= VERSTÄNDNISFRAGEN =
• a. Was muss laut dem Urologen im Forenthread zur Vorhautentfernung mit der Vorhaut geschehen?
• b. Schreib aus dem Forenthread zur Vorhautentfernung das Stück von „## urologiker“ bis „die Nachteile überwiegen.“ Wort für Wort ab.

= VORLIEGENDER TEXT =
- - -
#  Schulmedizin >  Urologische Sprechstunde >   vorhautentfernung >

## Chamill

hallo zusammen,  
Bin neu hier, deswegen auch nich sicher ob das der richtige Bereich für meine Fragen ist.
Also nun zum Thema: 
Ich bin gestern 16 geworden, und habe halt eine Vorhautverengung. War auch schon beim Urologen, der meinte die Vorhaut muss komplett entfernt werden. Diese Diagnose macht mir ein bisschen Angst, ich habe zwar schon einen OP termin, aber ich möchte nicht daran denken wie es danach weitergehen soll. Also als erstes hätte ich da ne Frage, wie weit die Vorhaut entfernt wird also bis wohin. Dann wollte ich noch wissen, was ich nach der OP für Vorkehrungen treffen muss, vllt irgendeine bestimmte Art von Boxershorts etc. denn ich habe das Gefühl dass meine Eichel sehr empfindlich ist und die ja danach dann nun mal freiliegt. So, andere Fragen fallen mir im Moment nicht ein, aber ich werde sie stellen sobald sie mir in den Sinn kommen  :c_10cheers_3:  
bis dahin erst mal danke für die Antworten und viele Grüße^^ 
Marvin

----------


## wheelchairpower

hi, 
schau mal auf http://www.onmeda.de/krankheiten/vorhautverengung.html dort kannst du vielleicht Fragen beantwortet bekommen.

----------


## urologiker

Sei gegrüßt, 
das Für und Wider einer Vorhautbeschneidung ist bereits an anderer Stelle in diesem Forum ausführlich diskutiert worden. 
Bei dir besteht eine Verengung der Vorhaut, die eine Indikation zur Beschneidung darstellt, da es eben so ist, dass die Vorteile -eine geglückte OP vorausgesetzt- eines beschnittenen Penis deutlich die Nachteile überwiegen. 
Gruß, logiker

----------
- - -
= AUSGANGSMATERIAL =
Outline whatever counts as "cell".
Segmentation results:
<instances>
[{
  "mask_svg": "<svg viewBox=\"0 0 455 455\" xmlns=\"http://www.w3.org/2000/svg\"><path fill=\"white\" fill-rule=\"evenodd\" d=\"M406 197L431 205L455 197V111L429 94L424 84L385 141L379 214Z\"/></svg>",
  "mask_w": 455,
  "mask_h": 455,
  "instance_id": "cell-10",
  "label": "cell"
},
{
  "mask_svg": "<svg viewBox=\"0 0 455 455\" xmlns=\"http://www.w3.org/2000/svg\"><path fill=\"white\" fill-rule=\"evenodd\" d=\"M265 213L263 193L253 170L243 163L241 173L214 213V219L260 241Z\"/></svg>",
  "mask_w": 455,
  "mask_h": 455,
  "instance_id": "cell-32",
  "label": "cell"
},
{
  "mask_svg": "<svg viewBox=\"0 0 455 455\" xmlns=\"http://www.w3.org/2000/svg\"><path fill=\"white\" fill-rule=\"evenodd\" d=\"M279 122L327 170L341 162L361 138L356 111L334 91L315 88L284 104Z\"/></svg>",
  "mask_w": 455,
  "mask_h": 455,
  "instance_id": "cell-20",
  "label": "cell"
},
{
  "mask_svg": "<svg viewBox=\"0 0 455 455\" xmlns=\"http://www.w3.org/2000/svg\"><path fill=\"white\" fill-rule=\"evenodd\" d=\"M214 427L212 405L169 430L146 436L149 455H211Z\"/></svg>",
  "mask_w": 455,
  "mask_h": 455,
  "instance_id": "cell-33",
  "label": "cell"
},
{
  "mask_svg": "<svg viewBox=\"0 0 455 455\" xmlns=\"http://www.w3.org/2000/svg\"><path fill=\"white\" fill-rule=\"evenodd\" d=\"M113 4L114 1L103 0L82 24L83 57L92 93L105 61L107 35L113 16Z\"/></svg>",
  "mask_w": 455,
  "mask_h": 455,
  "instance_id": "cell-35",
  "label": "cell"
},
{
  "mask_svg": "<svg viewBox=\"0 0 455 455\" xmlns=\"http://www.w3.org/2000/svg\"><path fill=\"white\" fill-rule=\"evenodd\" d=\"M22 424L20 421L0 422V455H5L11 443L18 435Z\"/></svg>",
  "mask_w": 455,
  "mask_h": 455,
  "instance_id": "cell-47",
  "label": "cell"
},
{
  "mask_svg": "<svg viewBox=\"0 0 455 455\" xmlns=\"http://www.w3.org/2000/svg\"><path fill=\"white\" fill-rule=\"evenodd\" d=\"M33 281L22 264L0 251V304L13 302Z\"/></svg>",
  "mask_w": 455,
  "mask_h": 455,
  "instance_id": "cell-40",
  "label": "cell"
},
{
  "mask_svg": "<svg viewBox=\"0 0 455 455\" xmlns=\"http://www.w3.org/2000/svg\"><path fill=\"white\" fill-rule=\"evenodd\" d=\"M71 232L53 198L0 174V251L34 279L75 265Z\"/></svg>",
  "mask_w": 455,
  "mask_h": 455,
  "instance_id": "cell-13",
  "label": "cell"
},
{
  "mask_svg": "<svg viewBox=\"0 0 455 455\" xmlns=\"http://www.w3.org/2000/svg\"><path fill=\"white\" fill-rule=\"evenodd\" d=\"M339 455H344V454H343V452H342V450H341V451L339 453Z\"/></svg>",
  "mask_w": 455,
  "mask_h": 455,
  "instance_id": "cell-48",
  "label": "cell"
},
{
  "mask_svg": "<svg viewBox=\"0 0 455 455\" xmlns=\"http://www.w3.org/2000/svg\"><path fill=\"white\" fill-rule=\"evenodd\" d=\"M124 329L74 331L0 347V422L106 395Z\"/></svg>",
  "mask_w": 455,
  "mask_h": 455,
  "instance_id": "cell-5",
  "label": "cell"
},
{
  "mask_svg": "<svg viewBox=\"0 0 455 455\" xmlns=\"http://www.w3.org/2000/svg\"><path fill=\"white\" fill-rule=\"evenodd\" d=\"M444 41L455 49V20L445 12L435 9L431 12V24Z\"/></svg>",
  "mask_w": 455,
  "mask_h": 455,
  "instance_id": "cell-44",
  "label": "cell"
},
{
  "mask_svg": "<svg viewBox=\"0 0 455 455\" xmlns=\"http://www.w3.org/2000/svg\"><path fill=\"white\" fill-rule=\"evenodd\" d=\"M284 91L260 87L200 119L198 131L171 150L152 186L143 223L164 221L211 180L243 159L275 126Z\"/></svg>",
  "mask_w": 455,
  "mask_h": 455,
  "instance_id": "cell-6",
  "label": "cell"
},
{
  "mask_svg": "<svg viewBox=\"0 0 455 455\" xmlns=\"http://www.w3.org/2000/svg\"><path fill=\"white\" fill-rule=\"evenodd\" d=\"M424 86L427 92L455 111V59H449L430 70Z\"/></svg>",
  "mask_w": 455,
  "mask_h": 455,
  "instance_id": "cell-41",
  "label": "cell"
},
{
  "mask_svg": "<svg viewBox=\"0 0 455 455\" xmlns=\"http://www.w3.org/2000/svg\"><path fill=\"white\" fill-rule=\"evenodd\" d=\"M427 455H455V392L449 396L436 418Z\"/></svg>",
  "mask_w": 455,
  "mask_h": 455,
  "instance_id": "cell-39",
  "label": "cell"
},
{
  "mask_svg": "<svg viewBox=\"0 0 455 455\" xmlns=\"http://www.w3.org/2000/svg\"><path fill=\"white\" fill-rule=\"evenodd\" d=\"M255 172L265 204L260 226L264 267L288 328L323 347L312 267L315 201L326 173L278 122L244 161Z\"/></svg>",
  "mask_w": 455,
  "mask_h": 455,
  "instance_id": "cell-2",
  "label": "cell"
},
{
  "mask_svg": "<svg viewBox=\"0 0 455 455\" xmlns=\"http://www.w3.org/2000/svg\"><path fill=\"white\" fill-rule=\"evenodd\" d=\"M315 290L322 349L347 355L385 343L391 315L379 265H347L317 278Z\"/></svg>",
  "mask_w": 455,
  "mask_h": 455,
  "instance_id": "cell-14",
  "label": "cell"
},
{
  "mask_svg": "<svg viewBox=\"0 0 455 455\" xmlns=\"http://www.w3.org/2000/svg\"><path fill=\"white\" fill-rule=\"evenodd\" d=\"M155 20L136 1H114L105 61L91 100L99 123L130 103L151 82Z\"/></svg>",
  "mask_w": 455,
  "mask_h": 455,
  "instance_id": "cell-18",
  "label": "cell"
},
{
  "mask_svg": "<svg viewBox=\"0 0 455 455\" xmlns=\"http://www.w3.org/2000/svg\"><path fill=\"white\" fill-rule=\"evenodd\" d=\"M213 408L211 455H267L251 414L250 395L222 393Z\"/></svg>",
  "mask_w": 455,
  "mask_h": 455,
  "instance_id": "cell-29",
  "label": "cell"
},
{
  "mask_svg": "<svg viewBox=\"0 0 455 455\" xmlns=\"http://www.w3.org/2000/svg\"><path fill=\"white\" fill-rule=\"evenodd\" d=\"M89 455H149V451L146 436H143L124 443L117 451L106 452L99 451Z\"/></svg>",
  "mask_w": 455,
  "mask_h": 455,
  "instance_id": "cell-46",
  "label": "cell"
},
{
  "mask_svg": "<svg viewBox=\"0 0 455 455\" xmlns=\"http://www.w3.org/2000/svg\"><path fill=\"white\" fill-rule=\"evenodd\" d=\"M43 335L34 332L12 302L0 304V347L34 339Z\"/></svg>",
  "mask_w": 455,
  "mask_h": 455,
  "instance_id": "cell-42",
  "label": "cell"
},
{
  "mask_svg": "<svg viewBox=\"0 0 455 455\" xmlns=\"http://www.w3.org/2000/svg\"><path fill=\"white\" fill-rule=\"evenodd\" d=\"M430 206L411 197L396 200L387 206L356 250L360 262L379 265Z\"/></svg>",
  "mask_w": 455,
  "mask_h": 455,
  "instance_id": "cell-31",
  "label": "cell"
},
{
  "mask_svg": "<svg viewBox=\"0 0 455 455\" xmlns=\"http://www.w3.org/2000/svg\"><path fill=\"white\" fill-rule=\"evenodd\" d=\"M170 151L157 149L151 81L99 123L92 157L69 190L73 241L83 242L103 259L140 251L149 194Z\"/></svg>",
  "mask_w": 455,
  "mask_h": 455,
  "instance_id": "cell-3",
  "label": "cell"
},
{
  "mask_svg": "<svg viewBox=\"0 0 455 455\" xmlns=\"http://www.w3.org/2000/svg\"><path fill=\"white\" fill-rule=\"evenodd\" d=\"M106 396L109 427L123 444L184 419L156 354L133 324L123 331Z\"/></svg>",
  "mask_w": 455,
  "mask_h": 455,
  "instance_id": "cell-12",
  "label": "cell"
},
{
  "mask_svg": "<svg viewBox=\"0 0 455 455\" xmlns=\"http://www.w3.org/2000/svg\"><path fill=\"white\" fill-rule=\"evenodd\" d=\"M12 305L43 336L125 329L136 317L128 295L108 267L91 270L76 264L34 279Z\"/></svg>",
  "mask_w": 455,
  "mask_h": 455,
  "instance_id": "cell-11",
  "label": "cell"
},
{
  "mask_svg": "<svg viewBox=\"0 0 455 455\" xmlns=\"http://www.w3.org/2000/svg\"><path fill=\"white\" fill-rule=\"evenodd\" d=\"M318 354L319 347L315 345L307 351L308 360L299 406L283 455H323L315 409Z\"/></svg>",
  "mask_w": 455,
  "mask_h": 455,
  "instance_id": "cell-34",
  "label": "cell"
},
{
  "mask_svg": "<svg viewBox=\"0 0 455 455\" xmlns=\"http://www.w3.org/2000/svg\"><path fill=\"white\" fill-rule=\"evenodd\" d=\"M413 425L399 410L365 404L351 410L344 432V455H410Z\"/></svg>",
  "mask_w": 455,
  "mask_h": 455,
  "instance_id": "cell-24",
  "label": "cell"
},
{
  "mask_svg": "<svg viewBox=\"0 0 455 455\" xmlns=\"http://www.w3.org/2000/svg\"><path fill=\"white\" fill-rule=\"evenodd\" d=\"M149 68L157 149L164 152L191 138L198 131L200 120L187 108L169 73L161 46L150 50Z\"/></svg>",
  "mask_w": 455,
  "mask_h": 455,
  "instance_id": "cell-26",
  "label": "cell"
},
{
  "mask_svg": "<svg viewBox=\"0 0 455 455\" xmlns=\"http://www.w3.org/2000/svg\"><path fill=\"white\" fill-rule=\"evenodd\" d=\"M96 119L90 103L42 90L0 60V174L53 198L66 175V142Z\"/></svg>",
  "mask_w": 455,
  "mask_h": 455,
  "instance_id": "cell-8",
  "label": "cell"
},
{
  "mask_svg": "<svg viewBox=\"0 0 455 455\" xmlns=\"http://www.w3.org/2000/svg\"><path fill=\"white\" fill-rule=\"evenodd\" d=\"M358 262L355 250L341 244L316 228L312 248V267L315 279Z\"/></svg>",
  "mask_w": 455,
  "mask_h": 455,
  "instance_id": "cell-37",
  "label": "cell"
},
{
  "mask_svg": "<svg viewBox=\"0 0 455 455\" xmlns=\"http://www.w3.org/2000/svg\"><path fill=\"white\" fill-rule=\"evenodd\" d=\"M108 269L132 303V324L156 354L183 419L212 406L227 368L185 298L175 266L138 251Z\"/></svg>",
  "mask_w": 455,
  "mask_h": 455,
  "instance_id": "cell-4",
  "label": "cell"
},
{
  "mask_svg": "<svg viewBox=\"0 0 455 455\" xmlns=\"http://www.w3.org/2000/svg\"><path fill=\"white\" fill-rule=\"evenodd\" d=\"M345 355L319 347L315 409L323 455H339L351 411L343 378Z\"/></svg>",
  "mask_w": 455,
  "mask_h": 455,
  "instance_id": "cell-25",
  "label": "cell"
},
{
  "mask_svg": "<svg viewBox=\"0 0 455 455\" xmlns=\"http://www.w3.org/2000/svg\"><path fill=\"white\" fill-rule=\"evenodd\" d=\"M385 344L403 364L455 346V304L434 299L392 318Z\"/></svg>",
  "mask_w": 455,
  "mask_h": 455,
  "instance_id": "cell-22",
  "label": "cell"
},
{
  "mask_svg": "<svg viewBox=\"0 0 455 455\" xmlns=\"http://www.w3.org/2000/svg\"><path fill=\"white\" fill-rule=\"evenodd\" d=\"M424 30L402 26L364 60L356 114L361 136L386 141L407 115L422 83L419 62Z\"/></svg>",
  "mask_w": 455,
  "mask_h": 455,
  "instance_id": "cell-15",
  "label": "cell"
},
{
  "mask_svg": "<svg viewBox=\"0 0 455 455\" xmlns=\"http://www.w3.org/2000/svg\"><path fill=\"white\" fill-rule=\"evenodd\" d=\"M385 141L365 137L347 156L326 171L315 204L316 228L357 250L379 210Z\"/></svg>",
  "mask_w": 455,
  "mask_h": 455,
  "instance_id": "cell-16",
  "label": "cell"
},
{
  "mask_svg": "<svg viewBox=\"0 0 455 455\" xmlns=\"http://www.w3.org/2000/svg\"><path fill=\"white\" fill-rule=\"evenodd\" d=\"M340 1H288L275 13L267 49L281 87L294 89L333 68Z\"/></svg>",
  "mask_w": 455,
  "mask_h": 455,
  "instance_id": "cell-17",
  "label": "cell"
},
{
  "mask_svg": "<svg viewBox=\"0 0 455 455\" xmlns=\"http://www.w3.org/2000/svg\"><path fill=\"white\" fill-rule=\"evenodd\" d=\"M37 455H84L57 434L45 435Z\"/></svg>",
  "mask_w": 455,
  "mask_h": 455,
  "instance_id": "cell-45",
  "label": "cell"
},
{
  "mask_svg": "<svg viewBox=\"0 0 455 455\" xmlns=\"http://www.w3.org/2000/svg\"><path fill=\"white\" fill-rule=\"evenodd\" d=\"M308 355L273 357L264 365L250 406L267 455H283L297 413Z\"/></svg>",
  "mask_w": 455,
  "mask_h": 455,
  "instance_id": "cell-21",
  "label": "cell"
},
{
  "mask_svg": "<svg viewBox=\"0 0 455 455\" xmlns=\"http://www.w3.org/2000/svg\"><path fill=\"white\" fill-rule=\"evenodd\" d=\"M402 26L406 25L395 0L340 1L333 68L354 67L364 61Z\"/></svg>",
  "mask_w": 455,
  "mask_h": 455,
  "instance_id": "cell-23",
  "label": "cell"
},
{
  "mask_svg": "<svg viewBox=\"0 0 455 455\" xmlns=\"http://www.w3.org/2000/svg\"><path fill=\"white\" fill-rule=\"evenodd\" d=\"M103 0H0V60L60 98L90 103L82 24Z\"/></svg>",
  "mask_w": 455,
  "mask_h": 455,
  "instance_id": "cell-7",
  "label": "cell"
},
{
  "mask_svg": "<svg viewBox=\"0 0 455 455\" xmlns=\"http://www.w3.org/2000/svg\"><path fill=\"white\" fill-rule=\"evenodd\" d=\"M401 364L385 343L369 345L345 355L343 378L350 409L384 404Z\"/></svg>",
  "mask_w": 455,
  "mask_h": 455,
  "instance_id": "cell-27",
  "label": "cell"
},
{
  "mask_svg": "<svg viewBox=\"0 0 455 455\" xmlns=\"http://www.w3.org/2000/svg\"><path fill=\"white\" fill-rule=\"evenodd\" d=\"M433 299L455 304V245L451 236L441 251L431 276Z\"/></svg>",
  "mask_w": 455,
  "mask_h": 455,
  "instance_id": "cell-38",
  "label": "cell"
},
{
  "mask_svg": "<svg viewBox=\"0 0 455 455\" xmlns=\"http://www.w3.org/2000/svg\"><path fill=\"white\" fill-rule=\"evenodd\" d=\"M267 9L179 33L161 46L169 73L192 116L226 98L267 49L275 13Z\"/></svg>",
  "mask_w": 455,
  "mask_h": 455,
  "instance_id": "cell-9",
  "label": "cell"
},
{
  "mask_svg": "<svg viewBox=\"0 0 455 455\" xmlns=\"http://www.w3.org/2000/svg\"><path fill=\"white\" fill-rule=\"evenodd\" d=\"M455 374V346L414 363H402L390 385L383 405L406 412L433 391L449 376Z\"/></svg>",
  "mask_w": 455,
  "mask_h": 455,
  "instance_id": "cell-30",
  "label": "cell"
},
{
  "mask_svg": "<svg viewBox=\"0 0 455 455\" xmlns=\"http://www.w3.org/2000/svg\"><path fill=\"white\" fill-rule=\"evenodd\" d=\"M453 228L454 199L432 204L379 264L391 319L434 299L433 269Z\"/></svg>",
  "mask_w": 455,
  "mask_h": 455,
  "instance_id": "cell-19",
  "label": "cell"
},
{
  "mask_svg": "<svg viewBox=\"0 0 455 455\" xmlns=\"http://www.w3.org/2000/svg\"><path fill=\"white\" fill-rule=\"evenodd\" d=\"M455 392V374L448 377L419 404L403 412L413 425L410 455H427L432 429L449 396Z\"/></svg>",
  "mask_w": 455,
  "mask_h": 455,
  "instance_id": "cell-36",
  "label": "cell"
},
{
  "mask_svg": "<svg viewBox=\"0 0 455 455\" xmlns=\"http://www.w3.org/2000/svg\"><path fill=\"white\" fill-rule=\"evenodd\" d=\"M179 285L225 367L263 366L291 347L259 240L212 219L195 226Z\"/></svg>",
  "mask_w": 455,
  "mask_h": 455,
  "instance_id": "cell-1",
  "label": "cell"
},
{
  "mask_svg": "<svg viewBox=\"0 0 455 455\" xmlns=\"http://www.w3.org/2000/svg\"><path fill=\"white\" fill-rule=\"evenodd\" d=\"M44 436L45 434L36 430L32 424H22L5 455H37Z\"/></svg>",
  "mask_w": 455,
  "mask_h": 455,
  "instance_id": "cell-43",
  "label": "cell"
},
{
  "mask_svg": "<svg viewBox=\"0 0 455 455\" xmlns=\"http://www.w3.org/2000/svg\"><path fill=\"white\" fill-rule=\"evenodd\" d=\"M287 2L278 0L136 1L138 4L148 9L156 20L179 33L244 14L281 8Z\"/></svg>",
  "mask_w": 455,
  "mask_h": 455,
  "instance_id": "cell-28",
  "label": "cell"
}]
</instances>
- - -
= LÖSUNGEN =
• a. Sie muss komplett entfernt werden.

• b.
## urologiker

Sei gegrüßt, 
das Für und Wider einer Vorhautbeschneidung ist bereits an anderer Stelle in diesem Forum ausführlich diskutiert worden. 
Bei dir besteht eine Verengung der Vorhaut, die eine Indikation zur Beschneidung darstellt, da es eben so ist, dass die Vorteile -eine geglückte OP vorausgesetzt- eines beschnittenen Penis deutlich die Nachteile überwiegen.